Guest: Jason Early, Founder and CEO of RISR, a wealth tech platform designed to help financial advisors understand, analyze, and plan around a client’s most important asset: their business.
In a nutshell: Business owners are a chronically overlooked and misunderstood niche in wealth management.
Why?
In large part, because too many advisors treat owned businesses as just another number on a balance sheet.
But for many of the wealthiest clients you want to be working with, a business is the central driver of wealth, risk, future liquidity, personal purpose, and legacy. Your ability to tie those things together in a holistic financial plan will be a major value driver as AI takes over more and more of the technical aspects of advising.
On today’s show, Jason Early explains how financial advisors can find and work with business owners, who, in his opinion, are some of the best possible clients advisors can have. And yes, I agree with him!
.Jason Early and I discuss:
- Why business owners need better financial advice and why advisors sometimes miss their full picture.
- How the lines between tax preparation and financial advice are rapidly blurring and what capabilities your firm needs to add.
- Using AI to to turn complex business financial data into insights that support deeper planning conversations.
- Why 77% of business owners regret their exits and how you can “quarterback” a financially and emotionally successful transition.
- The critical vulnerabilities business owners often miss that an advisor can help manage.
- How to identify your ideal niche within the larger subset of business owners.

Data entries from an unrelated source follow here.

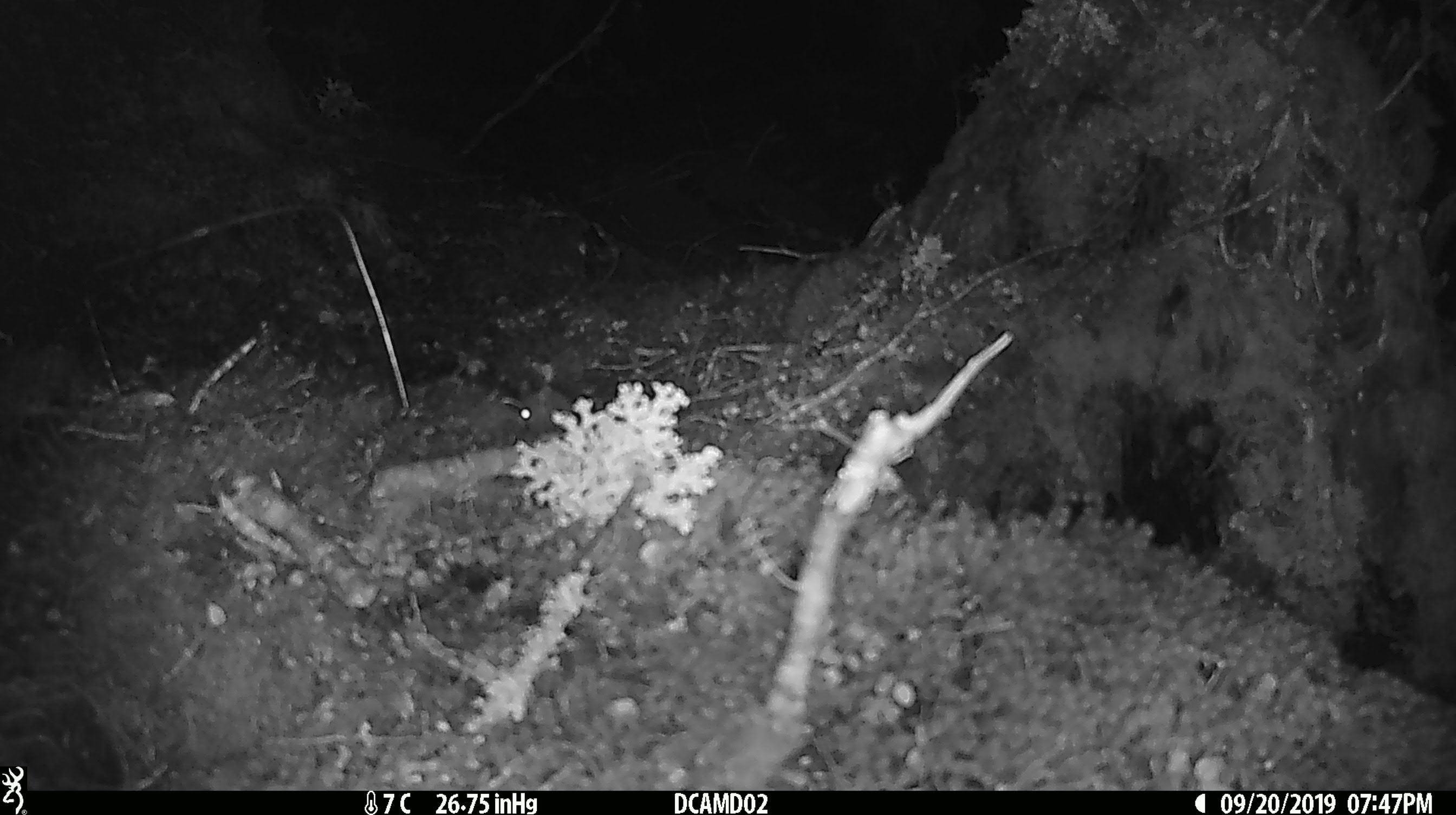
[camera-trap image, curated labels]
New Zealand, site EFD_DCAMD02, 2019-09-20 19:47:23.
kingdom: Animalia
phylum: Chordata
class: Mammalia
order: Rodentia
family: Muridae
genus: Mus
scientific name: Mus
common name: mouse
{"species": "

Jason Early on the advisor’s role before an exit:
“ It’s not ‘if’ the owner exits, it’s ‘when.’ Every business owner exits their business someday, some way. In the fairytale ending, it’s a big liquidity event. They’re selling to a third party or private equity or whatever it might be, and everybody reads about it in the paper, and everybody’s happy. But there’s all sorts of different ways that an owner may exit their business. Death, disability, dispute, bankruptcy. The best owners are always operating with an understanding of that. But what role does an advisor play in the fairytale ending? I’m certain that every financial advisor on the planet has uttered the words, ‘I’m the quarterback of your financial plan.’ Most, however, don’t fulfill that promise. And I think it’s largely an incentive thing. The reality is there’s not a ton of incentive all the time for advisors to pull in the accountant, pull in the attorney, pull everyone around the table to get aligned. But the best do, and this is especially true with a business owner.
“And so when we look at the landscape and we look at the market, all of financial services is starting to surround the business owner because everybody is realizing that these demographics are playing out and there are these baby boomers that are transitioning and transacting. These exits are happening, and the advisor wants to be the one that captures those assets. It really, truly is that quarterback role. But it starts far before that deal team is assembled. For a successful exit to happen, there has to be an advisor grabbing the business owner by the shoulders years before saying, ‘What do you want? What do you want this to look like? How does your business fit into your overall life and financial plan? What’s most important to you? What are you optimizing for?'”
Jason Early on where tech, financial planning, and tax planning intersect:
“For a long, long time there’s been a lot of private equity money rolling up RIAs. You’re starting to watch them bolt on CPAs. And I think to serve the business owner, this is one of the great value props. If I’m an advisory firm and I’m bolting on tax, they have the business owner clients. The accountant starts as the de facto most trusted advisor to the business owner. If I’m starting a business, I need a CPA, I need a tax professional. I have to have them. They are the de facto most trusted advisor, typically, until the financial advisor comes along. When the financial advisor gets in there and builds the relationship over time, they become the most trusted advisor. I think the market is demanding, ‘Why are you two professionals not under the same roof? Why are you not the same advisor to me? Why can’t my financial advisory firm provide tax prep or at least give great tax advice to me?’ That’s why we’re building so aggressively around tax planning, because you’re seeing advisors get pushed towards, ‘I have got to start giving great advice around tax.’ And tax doesn’t just mean tax prep anymore. That is getting commoditized. You’re watching these worlds collide. Technology will allow advisors to expand their service offering, and give better advice as a result.”
Jason Early on finding your niche:
“We don’t think business owners are a niche. We think that they’re everywhere. But the advisors that serve them best really niche down inside of the client segment. So really understand who your ideal client profile is. What is your ideal client as a business owner? Is it auto dealers in the tri-state area? Is it companies in the Midwest? Whatever it is, get crystal clear on who that ideal client profile is. And then, don’t keep it a secret. Build deep. Spend years building deep relationships with the ecosystem around your ideal customer. Who are the accountants that have the customers that you want? Who are the associations where your customers hang out? Who are the attorneys that work with a lot of people in that segment? And build deep relationships. It’s consistency, it’s not intensity, it’s not boom, today we serve business owners and we built a new website and we built a landing page, and we ran a marketing campaign and it didn’t work. It’s showing up for long periods of time, being crystal clear on your messaging, and being intentional about who you want serve and who you do serve.”